As I walked to the door, my legs ached. Had I been running all night? Looking at my fingers, I saw that the nails were oddly smooth. Sore muscles throbbed along my arms in odd positions, but I somehow felt very energized as well. My stomach rumbled, as if I just had eaten a full meal, even though I couldn't recall much after midnight.

Though my memory was confused, my senses had become very acute. I could smell the diesel from a truck on the distant road, and discern other people approaching the cabin, picking out their individual odors. Claudia beckoned to me, "You'll get used to it, Ralph. Just pay attention to what we do. Live with wolves, and you learn to howl."

Walking outside, my boots crunched on the frosty ground. Looking east, I spotted Ben walking down the path.

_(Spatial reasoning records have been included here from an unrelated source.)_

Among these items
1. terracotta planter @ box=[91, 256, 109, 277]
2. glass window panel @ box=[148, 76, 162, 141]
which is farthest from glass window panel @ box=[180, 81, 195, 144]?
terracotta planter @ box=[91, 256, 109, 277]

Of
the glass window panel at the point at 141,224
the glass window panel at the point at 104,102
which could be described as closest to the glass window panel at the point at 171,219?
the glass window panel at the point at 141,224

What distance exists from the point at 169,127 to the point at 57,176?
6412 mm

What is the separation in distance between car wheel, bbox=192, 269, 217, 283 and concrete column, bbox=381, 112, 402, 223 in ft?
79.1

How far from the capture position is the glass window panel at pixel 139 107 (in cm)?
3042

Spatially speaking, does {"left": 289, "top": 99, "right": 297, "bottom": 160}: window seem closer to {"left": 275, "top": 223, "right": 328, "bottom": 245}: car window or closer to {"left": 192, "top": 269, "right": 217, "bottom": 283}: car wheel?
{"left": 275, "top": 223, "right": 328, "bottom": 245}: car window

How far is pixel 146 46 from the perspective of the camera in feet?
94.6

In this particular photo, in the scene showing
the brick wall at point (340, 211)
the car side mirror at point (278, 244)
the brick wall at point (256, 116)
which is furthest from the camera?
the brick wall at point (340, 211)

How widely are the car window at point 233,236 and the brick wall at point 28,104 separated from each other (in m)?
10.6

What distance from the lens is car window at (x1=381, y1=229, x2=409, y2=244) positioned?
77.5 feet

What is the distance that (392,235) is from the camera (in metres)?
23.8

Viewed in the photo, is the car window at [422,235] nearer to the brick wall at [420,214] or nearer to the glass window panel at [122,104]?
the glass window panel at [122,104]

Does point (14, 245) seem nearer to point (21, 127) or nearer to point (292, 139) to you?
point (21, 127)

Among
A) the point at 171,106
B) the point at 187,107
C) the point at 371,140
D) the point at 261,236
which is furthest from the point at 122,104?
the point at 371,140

Others followed him, keeping a careful distance.

Henry soon greeted Ben, pointing to deer carcasses piled next to a tree. "We've got much more meat than we expected, so we're happy to share. You are all very welcome."

"Invite one wolf and the whole pack will come," said the older man. "It's good to see that you're doing so well. I was sure you'd be able to make it on your own, but this is really impressive."

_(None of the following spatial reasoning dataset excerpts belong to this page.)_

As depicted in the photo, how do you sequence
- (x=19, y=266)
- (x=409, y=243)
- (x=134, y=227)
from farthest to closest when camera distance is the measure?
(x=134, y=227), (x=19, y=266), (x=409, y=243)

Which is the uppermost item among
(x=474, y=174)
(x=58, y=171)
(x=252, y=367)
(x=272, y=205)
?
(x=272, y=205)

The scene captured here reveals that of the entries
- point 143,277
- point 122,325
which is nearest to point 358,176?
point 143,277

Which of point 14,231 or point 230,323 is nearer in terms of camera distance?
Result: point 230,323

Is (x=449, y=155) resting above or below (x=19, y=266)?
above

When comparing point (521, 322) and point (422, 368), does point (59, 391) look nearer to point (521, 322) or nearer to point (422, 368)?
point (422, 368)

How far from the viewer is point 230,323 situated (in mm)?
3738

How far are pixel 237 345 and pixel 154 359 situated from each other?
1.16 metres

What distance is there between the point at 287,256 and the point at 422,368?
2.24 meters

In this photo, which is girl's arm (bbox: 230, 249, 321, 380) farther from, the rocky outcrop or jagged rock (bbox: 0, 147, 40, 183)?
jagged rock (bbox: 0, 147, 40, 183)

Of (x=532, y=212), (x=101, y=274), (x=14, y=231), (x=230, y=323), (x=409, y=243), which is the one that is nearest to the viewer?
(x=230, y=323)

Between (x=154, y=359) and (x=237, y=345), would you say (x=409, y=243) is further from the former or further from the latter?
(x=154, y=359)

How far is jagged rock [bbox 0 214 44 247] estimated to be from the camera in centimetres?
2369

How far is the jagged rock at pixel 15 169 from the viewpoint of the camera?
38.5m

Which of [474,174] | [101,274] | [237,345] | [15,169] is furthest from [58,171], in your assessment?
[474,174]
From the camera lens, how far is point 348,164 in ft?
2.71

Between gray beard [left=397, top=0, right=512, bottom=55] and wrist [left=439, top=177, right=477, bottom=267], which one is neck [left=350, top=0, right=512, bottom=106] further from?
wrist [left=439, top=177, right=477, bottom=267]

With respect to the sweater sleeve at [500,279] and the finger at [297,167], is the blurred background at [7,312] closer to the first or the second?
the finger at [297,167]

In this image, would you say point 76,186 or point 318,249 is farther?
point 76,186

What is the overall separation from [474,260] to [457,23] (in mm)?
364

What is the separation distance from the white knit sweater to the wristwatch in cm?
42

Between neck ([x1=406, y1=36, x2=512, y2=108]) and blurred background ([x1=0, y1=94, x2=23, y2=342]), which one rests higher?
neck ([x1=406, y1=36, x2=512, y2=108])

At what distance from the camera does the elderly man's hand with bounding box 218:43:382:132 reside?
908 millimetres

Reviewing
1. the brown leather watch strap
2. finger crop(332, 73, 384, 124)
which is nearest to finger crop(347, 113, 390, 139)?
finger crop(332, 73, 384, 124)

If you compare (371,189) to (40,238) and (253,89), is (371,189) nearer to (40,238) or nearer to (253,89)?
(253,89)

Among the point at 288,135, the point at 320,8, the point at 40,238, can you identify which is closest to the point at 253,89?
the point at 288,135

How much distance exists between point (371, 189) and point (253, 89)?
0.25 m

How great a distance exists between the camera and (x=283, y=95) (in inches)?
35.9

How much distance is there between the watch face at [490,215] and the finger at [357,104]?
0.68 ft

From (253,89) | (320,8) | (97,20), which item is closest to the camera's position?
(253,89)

Ben's companions arrived, eager to join the feast. I recognized some of them as people from work. Some were even senior managers at the office.

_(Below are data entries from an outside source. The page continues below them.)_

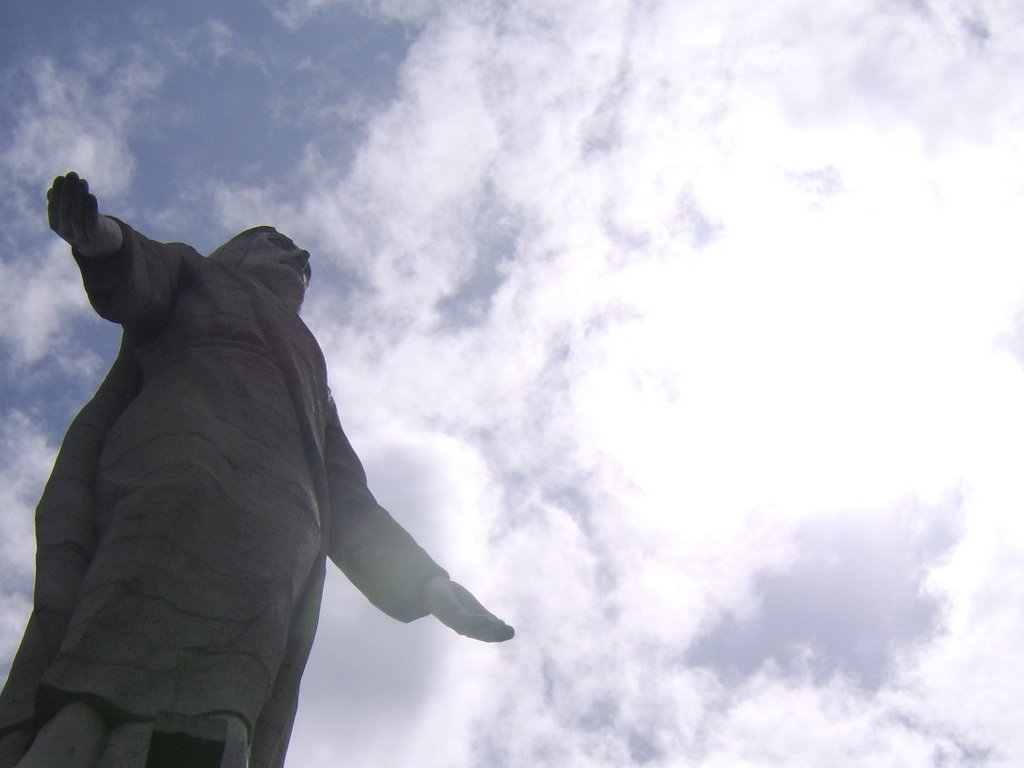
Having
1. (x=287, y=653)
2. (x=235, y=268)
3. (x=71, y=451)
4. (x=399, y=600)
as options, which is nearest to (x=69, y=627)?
(x=287, y=653)

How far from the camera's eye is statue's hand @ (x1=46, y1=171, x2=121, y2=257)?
19.9 feet

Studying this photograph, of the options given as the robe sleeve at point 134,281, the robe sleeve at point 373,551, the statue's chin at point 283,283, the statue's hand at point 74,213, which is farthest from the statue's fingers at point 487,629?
the statue's chin at point 283,283

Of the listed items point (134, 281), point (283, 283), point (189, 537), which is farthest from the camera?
point (283, 283)

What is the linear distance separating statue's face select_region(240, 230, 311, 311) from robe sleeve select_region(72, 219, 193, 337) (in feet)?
4.14

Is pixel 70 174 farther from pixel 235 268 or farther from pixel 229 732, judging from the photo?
pixel 229 732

Ben suddenly shook my hand, and declared, "You're a real team player, Ralph. I've heard a lot about you from Harry and Claudia. Someone like you would be great for the new project we're starting at the company. I'll introduce you to the design leaders on Monday."

As Ben and his friends ambled away, I felt a bit disoriented. What had happened? I could recall bits and pieces of the previous night, but didn't believe my own thoughts.

Buttoning his jacket as he stepped outside, Henry carried a deer skull. Seeing me, he said, "You're part of the family now. You did so well last night, that Ben even arranged for us to get Friday off. It's going to take us both days to get everything cleaned up."

His sister seductively blew me a kiss, and said, "You'll get to know everyone soon. I'm making more pemmican, while the others are starting to field dress the deer. Nothing's thrown away; we use everything from the deer. One of Ben's friends said he'll show you how to tan leather with the brains."

I caught a whiff of venison on the breeze, and felt invigorated. Glancing at Claudia, I winked, "I'll race you up the hill. Then, we can return to work on the deer. But right now, I just feel like running. It's great! I haven't had this much energy since I was a teenager. "

Henry nodded his approval and said, "No matter how much you feed a wolf, he will always return to the forest." We dashed off into the trees, smelling the fresh morning air. I felt incredibly alive, full of vitality. As she smiled back, I knew I had found my secret desire.